Условие задачи:
Ответьте на вопросы по отрывку воспоминаний, приведённому ниже.
(а) Кем, по словам рассказчика, стал для него Валера за лагерный месяц?
(б) Кто сидел на скамьях, когда в лагере показывали кино?
(в) Где рассказчик иногда сталкивался с Валерой потом в Москве?

Предложенный текст:
Я от МГУ, а ты от Чили, да-да,
Мы были на приеме у Черчиля, да-да.
У него бостон в полоску
И вобще он парень в доску, -
Где они такого зачепили?

Блатной прононс наводился заунывной назализацией гласных; в унисон с ней постанывали и исконно наличные носовые:

Постой, паровоз, не стучите-мм вагоны-мм,
Кондуктор, нажми на тормоза-мм.
Я к мамыньке родной с последним поклономм
Спешу-мм показаться на глаза-мм.

За недолгий лагерный месяц Валера стал моим кумиром - одним из чреды мужественных покровителей, помощных волшебников, житейских наставников. Он жил, умел жить, обладал заразительным вирусом жизненности.

Как-то в лагере показывали кино. На открытой площадке рядами поставили скамьи для зрителей, а экран натянули, не помню, то ли просто на открытом месте, то ли на сцене типа раковины. Рядов было много, зрителей - сотни и сотни, естественно, одних мужчин в военной форме. Валера просил занять для него место, но долго не появлялся и вынырнул уже из темноты, в самый последний момент - с пальцем, поднесенным к губам (тихо!), и "с бабой"! В лагере, откуда, казалось бы, три года скачи, ни до какой бабы не доскачешь, это было чудо. Посильнее, чем в "Фаусте" Гете, ибо Валера обошелся без помощи Мефистофеля.

Потом в Москве мы иногда сталкивались в университетском садике на Моховой, но постепенно я потерял его из виду. А через год мы вообще окончили, и сталкиваться стало негде. Однако я вспоминал его с нежностью и как-то спросил о нем у общего знакомого.

- Валера? Умер.

- Как умер!? Такой здоровяк!

- От менингита. В 22 года.

... С тех пор прошло столько и еще раз столько; я напеваю его песенки и даже пытаюсь вызвать его дух мемуарной каббалистикой. В общем, как зараза, существую, да-да.

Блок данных
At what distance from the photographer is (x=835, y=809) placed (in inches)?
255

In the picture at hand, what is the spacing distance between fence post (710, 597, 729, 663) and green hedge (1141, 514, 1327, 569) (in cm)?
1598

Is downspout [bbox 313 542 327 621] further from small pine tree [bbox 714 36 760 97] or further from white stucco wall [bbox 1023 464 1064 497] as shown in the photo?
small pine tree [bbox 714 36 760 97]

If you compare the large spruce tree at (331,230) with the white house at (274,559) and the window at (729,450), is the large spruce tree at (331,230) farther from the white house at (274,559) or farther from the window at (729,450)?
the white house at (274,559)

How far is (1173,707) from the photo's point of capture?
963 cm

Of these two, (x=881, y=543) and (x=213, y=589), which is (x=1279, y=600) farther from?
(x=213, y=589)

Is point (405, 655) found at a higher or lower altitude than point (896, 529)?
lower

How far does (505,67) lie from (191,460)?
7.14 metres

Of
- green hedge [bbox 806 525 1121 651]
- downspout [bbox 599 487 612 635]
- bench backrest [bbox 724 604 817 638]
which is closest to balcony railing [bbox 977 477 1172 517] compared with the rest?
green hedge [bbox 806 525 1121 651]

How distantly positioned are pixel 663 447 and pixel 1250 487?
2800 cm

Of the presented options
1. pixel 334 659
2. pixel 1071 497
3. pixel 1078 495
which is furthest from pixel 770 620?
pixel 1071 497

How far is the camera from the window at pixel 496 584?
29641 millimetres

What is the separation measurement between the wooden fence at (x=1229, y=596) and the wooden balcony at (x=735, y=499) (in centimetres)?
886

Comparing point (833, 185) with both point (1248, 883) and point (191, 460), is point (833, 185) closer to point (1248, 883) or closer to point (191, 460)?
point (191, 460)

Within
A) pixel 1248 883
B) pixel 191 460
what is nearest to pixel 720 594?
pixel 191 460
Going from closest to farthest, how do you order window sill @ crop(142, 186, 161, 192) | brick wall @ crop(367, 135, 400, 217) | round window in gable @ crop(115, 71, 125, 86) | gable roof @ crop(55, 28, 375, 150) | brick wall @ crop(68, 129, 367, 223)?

Ответ к упражнению:
(а) Его кумиром, одним из чреды мужественных покровителей, помощных волшебников, житейских наставников.
(б) Сотни и сотни зрителей, одни мужчины в военной форме.
(в) В университетском садике на Моховой.